(Task prompt) Rewrite the records below, replacing "white boat hull" with "pale boat hull" and leaving everything else unchanged.

(Stored data)

►

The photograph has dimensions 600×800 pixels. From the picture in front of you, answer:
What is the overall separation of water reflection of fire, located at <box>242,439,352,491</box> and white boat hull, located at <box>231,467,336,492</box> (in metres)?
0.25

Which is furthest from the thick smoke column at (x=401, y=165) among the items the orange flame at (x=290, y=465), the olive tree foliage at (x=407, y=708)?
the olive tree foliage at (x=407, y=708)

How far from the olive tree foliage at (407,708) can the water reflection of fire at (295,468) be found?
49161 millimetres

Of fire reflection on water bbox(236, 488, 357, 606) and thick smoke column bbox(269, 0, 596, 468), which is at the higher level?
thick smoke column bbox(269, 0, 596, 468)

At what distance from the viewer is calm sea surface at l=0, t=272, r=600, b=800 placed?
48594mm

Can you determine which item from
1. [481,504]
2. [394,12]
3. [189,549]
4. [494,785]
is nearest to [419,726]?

◄

(Answer in full)
The photograph has dimensions 600×800 pixels. From the picture in front of you, answer:
What is the overall separation of water reflection of fire, located at <box>242,439,352,491</box> and pale boat hull, located at <box>231,467,336,492</box> (in metres)?
0.25

Which is furthest from the thick smoke column at (x=401, y=165) among the items the orange flame at (x=290, y=465), the olive tree foliage at (x=407, y=708)?
the olive tree foliage at (x=407, y=708)

How far from the olive tree foliage at (407,708) can the water reflection of fire at (295,468) be found?
49161 millimetres

Of fire reflection on water bbox(236, 488, 357, 606) and thick smoke column bbox(269, 0, 596, 468), which is at the higher level?
thick smoke column bbox(269, 0, 596, 468)

At what distance from the viewer is calm sea surface at l=0, t=272, r=600, b=800 placed?
48594mm

Can you determine which item from
1. [481,504]
2. [394,12]
3. [189,549]
4. [494,785]
is nearest to [419,726]?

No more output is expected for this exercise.